Dr. Tiller -- recently acquitted of violating the state's late-term abortion laws -- was shot and killed Sunday morning in the lobby of Reformation Lutheran Church in Wichita.

Since first performing abortions after the monumental U.S. Supreme Court Roe v. Wade decision in 1973, Dr. Tiller had been threatened, shot, his Women's Health Care Services clinic bombed.

Despite the assaults against him by people who believed what he did was murder, he continued to make available what he thought was right, friends say: a woman's right to choose.

"He was far too committed to what he did to let all of those situations -- and there were many and they were constant -- stop him because he had a commitment to his patients," said Peggy Bowman, who served as his spokeswoman in the 1990s.
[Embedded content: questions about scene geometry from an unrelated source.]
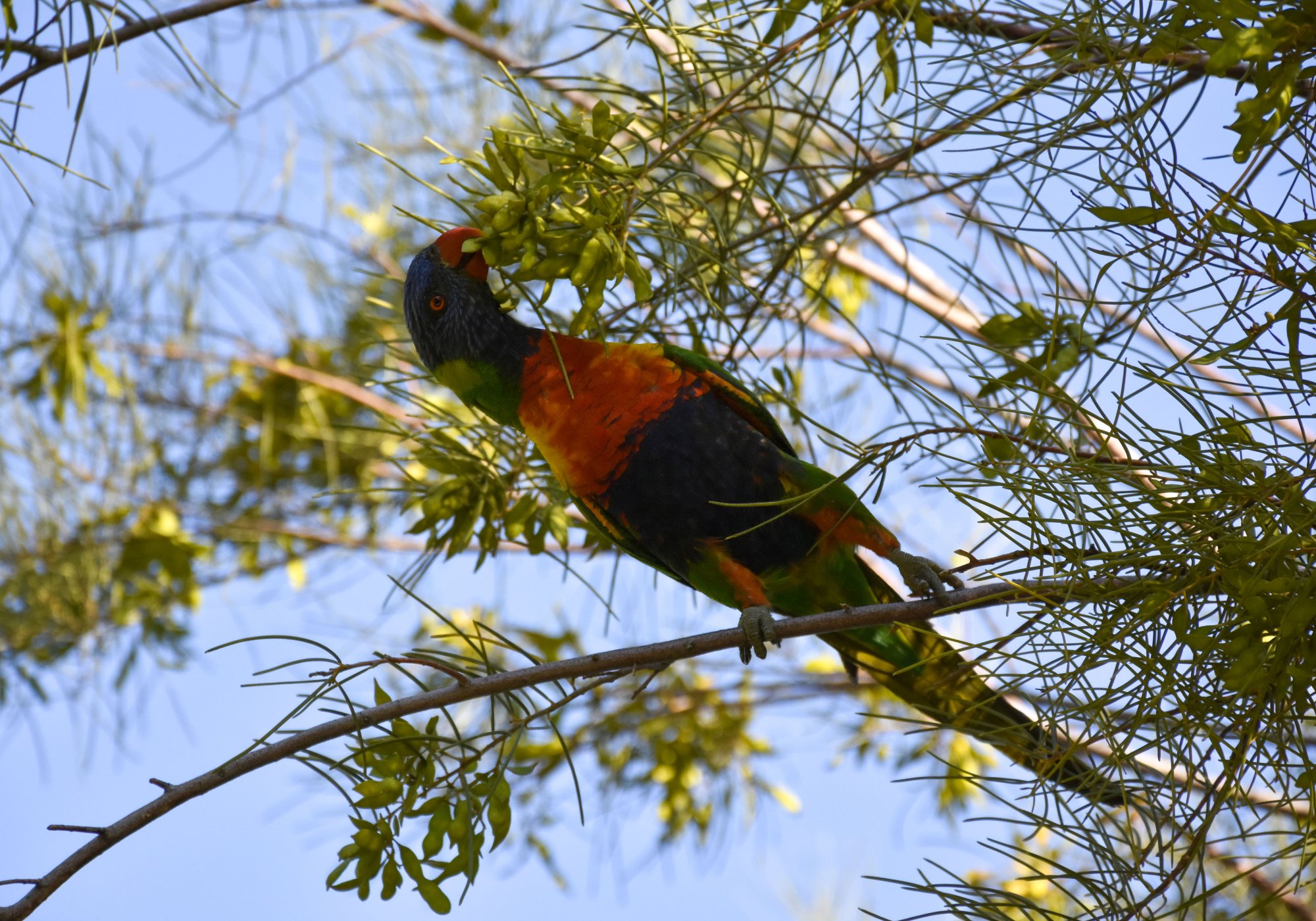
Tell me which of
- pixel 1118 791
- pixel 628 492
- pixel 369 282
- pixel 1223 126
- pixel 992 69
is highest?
pixel 369 282

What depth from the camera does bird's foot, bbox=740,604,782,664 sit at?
57.1 inches

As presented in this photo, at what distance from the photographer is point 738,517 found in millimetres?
1688

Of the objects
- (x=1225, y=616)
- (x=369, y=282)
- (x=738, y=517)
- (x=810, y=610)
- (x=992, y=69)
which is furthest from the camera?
(x=369, y=282)

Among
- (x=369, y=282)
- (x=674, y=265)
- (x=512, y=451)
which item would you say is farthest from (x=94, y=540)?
(x=674, y=265)

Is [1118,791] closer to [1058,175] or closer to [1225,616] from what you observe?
[1225,616]

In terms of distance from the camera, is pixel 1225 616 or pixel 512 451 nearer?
pixel 1225 616

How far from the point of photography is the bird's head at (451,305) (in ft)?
5.40

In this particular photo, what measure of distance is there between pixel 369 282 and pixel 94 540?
1098mm

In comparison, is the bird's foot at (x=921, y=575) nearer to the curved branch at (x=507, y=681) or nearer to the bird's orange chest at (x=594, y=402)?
the curved branch at (x=507, y=681)

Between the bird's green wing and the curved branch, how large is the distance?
48cm

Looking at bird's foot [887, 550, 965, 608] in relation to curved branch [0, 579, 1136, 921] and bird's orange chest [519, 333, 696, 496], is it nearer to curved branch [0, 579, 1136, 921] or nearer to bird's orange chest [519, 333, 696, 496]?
curved branch [0, 579, 1136, 921]

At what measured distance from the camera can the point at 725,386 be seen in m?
1.72

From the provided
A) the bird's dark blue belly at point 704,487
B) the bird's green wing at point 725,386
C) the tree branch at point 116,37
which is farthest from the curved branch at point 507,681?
the tree branch at point 116,37

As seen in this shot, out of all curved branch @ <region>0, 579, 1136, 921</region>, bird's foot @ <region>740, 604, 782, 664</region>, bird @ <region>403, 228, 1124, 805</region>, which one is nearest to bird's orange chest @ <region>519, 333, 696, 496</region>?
bird @ <region>403, 228, 1124, 805</region>
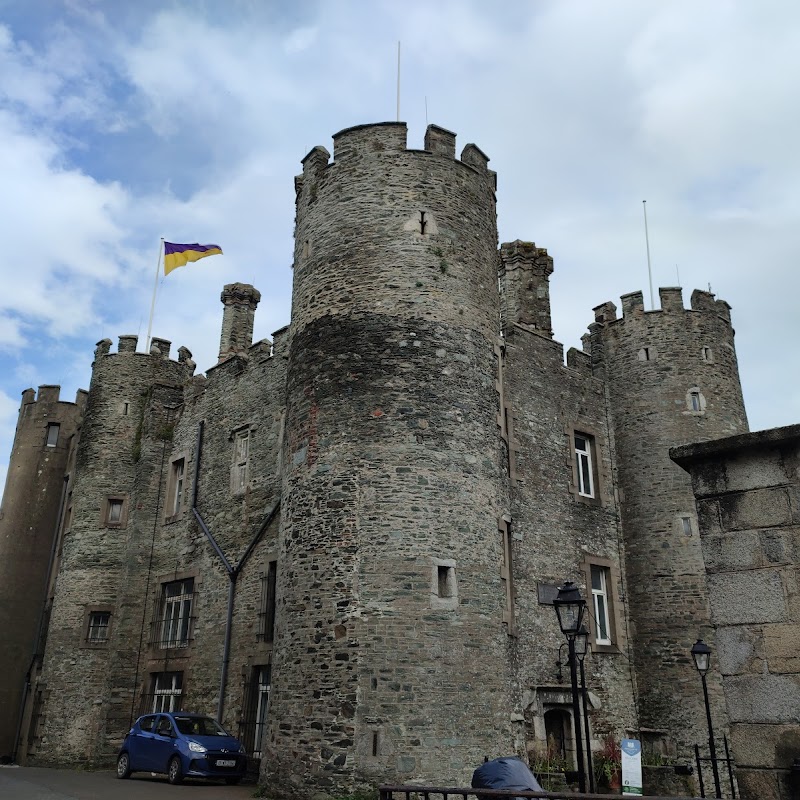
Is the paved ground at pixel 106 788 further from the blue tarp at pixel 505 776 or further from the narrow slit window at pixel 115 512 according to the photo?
the blue tarp at pixel 505 776

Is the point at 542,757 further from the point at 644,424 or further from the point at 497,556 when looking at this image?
the point at 644,424

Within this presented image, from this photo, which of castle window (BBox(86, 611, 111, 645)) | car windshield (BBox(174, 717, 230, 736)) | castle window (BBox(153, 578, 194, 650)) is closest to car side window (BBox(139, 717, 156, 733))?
car windshield (BBox(174, 717, 230, 736))

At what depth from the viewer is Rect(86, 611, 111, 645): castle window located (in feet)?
67.0

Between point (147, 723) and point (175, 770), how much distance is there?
5.56 ft

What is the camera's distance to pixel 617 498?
18.8 metres

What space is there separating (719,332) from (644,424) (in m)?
2.98

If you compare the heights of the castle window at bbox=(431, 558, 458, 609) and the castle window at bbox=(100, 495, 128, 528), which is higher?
the castle window at bbox=(100, 495, 128, 528)

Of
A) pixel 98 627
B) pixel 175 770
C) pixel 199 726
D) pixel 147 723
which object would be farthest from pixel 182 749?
pixel 98 627

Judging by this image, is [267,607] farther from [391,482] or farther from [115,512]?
[115,512]

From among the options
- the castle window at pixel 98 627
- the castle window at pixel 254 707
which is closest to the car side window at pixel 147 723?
the castle window at pixel 254 707

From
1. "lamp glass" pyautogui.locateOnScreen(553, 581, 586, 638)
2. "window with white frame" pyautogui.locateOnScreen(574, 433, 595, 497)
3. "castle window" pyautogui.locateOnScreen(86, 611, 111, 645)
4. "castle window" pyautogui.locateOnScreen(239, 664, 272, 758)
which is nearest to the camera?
"lamp glass" pyautogui.locateOnScreen(553, 581, 586, 638)

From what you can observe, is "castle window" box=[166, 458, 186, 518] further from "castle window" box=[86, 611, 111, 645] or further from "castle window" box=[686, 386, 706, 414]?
"castle window" box=[686, 386, 706, 414]

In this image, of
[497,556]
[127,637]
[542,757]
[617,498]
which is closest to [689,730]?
[542,757]

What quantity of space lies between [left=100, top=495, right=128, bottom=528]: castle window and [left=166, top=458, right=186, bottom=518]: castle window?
51.8 inches
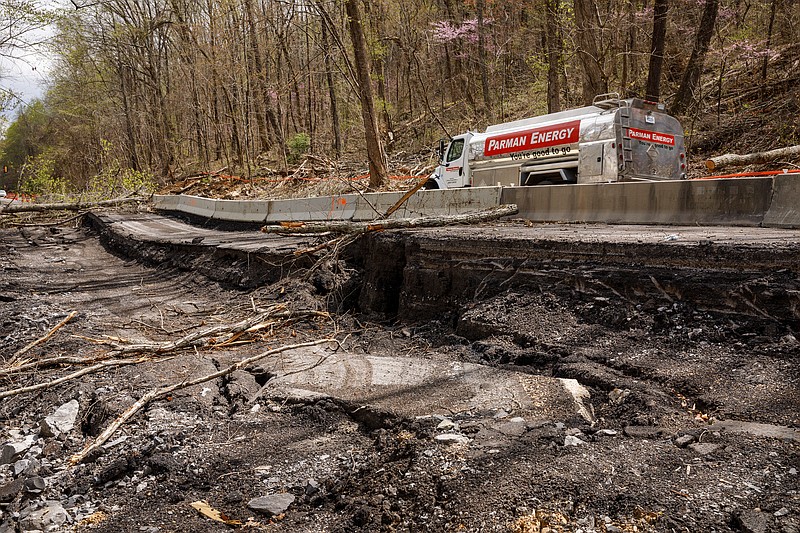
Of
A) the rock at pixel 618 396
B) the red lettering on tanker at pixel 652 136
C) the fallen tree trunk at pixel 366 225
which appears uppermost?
the red lettering on tanker at pixel 652 136

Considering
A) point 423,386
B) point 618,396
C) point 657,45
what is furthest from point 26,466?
point 657,45

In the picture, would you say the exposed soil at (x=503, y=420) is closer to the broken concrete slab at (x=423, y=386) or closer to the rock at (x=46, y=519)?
the rock at (x=46, y=519)

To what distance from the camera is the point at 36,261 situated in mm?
13969

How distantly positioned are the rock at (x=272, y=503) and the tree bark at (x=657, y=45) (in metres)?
16.2

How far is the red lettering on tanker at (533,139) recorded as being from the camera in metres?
12.7

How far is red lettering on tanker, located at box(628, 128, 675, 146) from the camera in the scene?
12250 mm

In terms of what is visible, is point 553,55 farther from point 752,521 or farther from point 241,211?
point 752,521

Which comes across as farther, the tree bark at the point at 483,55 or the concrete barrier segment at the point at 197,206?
the tree bark at the point at 483,55

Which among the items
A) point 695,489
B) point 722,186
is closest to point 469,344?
point 695,489

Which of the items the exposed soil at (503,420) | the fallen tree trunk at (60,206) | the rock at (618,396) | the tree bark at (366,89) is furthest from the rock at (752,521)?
the fallen tree trunk at (60,206)

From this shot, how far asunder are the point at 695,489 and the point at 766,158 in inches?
533

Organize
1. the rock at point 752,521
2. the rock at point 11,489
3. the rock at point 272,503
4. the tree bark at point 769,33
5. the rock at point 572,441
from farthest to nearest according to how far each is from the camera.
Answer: the tree bark at point 769,33, the rock at point 11,489, the rock at point 572,441, the rock at point 272,503, the rock at point 752,521

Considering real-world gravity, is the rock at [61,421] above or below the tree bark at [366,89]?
below

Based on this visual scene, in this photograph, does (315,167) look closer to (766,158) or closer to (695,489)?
(766,158)
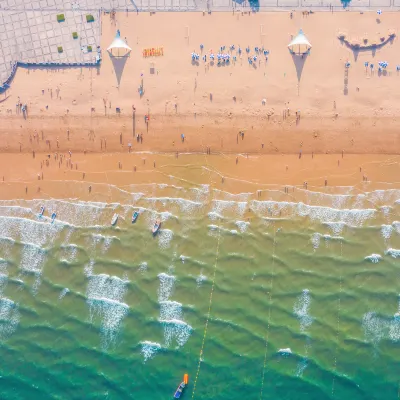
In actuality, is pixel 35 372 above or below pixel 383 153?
below

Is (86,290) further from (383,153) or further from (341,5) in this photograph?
(341,5)

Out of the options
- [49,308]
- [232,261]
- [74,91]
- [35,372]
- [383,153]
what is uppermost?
[74,91]

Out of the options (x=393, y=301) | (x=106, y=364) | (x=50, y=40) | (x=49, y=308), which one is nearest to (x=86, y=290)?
(x=49, y=308)

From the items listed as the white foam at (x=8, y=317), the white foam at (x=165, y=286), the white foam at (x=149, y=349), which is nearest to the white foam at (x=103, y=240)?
the white foam at (x=165, y=286)

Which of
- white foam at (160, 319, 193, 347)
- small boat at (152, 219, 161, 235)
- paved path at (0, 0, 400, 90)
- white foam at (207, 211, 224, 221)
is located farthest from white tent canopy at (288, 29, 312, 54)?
white foam at (160, 319, 193, 347)

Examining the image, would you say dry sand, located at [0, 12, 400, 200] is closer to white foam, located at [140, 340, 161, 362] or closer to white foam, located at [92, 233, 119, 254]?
white foam, located at [92, 233, 119, 254]

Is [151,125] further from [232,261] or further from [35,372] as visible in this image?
[35,372]

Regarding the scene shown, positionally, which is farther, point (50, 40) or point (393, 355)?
point (50, 40)

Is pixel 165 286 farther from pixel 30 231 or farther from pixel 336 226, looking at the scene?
pixel 336 226
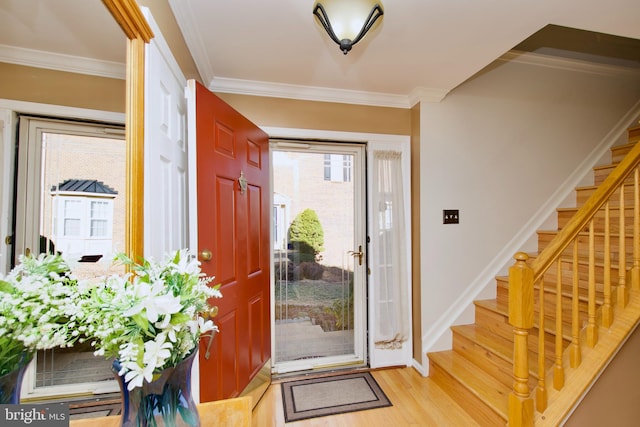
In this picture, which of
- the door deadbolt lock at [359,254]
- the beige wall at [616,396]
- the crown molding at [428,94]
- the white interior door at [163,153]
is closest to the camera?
the white interior door at [163,153]

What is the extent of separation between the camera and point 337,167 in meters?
2.66

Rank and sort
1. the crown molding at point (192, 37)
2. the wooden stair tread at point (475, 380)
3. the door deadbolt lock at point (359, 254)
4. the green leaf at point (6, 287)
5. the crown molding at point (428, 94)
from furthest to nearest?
the door deadbolt lock at point (359, 254)
the crown molding at point (428, 94)
the wooden stair tread at point (475, 380)
the crown molding at point (192, 37)
the green leaf at point (6, 287)

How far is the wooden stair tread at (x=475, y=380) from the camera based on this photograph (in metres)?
1.81

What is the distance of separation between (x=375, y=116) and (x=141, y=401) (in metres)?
2.42

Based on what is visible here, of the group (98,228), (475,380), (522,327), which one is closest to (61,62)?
(98,228)

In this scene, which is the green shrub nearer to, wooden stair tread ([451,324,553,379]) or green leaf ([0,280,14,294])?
wooden stair tread ([451,324,553,379])

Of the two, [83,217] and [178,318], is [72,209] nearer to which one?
[83,217]

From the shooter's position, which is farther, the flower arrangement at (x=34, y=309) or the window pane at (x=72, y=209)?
A: the window pane at (x=72, y=209)

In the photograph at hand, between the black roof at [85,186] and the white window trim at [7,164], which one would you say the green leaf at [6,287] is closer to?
the white window trim at [7,164]

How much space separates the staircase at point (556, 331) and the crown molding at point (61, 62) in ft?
6.05

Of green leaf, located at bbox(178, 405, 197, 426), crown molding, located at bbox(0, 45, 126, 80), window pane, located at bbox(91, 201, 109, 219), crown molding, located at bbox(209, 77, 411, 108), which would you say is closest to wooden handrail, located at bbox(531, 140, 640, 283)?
crown molding, located at bbox(209, 77, 411, 108)

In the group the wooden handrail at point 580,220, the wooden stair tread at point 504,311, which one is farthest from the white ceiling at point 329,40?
the wooden stair tread at point 504,311

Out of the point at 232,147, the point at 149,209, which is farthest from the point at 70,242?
the point at 232,147

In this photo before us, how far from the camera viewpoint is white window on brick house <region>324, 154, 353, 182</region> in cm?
265
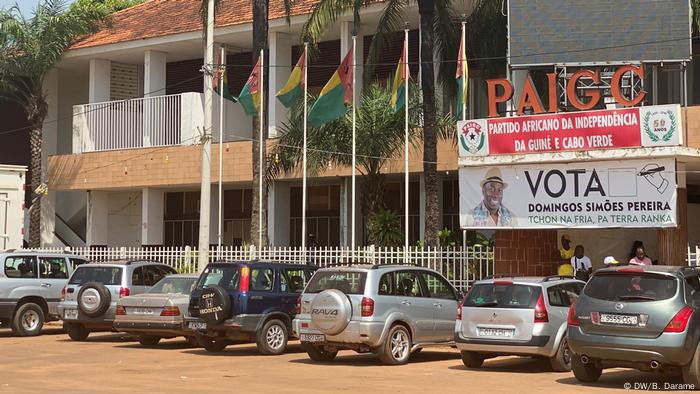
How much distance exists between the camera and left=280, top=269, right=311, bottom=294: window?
65.0 feet

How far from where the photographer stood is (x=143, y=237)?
3775 cm

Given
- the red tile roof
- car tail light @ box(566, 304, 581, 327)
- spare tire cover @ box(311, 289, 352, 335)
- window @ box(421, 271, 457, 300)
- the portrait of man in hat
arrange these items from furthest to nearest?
the red tile roof < the portrait of man in hat < window @ box(421, 271, 457, 300) < spare tire cover @ box(311, 289, 352, 335) < car tail light @ box(566, 304, 581, 327)

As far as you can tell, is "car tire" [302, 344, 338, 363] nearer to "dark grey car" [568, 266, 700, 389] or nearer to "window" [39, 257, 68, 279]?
"dark grey car" [568, 266, 700, 389]

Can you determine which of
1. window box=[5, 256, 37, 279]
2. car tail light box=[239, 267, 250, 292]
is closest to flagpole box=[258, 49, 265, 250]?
window box=[5, 256, 37, 279]

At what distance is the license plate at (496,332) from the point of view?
16203mm

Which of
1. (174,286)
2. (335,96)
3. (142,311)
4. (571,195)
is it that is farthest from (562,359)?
(335,96)

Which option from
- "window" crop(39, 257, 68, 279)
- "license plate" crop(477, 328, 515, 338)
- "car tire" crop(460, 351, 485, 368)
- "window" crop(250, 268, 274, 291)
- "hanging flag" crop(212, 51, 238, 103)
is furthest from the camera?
"hanging flag" crop(212, 51, 238, 103)

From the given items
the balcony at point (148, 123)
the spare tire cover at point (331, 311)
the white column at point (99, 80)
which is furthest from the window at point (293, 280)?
the white column at point (99, 80)

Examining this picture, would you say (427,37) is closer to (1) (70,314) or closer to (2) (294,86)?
(2) (294,86)

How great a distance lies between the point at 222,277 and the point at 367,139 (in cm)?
976

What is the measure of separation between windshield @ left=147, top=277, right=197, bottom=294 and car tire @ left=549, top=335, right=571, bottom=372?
737 cm

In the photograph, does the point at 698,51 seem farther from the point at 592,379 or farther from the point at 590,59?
the point at 592,379

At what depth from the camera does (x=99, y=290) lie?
855 inches

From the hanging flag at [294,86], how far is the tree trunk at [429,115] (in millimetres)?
2804
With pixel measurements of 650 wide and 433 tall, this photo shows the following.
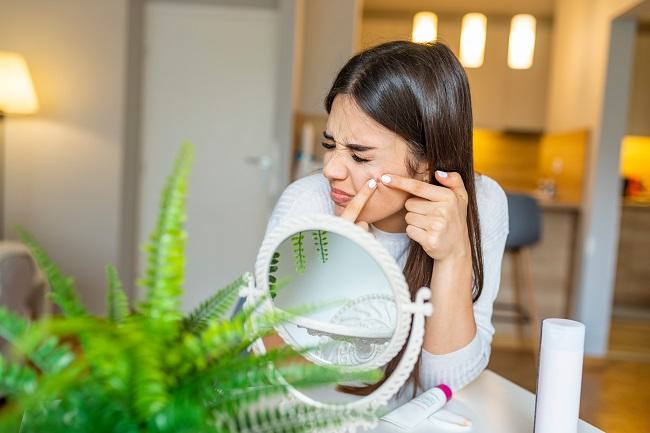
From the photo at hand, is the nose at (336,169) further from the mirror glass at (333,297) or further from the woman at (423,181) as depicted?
the mirror glass at (333,297)

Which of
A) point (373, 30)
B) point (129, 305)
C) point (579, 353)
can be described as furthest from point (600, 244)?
point (129, 305)

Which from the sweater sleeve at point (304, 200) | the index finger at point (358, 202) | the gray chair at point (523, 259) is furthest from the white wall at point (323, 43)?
the index finger at point (358, 202)

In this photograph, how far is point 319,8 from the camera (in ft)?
13.0

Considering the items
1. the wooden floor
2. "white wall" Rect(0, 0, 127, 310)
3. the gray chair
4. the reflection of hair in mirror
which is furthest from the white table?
"white wall" Rect(0, 0, 127, 310)

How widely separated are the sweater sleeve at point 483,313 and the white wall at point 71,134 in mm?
3252

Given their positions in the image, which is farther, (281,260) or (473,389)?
(473,389)

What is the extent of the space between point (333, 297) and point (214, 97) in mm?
3673

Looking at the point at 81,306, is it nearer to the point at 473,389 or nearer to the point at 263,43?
the point at 473,389

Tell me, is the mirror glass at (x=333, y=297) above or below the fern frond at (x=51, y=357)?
below

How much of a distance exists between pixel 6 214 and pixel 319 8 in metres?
2.33

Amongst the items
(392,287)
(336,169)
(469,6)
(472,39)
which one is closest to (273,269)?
(392,287)

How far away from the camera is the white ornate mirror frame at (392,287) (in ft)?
2.39

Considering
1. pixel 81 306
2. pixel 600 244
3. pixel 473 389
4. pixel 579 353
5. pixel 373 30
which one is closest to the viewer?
pixel 81 306

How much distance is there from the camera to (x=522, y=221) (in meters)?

Bowman said one only had to read the hundreds of thank-you letters lining the walls of his clinic, Women's Health Care Services, to know how he helped people facing decisions that others never face.

"Dr. Tiller always used to say that women are under the most stress at two times in their lives: when they are pregnant and don't want to be and when they want to be and can't," Bowman said.

A career in medicine

Dr. Tiller hadn't planned to practice in Wichita.

But he returned after a 1970 plane crash killed his parents, sister and brother-in-law, according to a 1986 story in The Wichita Eagle.

Following in his father's footsteps, Dr. Tiller studied medicine at the University of Kansas School of Medicine. He joined the Navy, working as an intern for four years in aerospace medicine and spending more than a year as a Navy flight surgeon.

"I'd never planned to come back to Wichita. I'd never planned to be a family physician," Dr. Tiller said in the 1986 story.

After much of his family died, Dr. Tiller returned to Wichita to take over his father's clinic and care for his grandmother and his sister's 1-year-old child.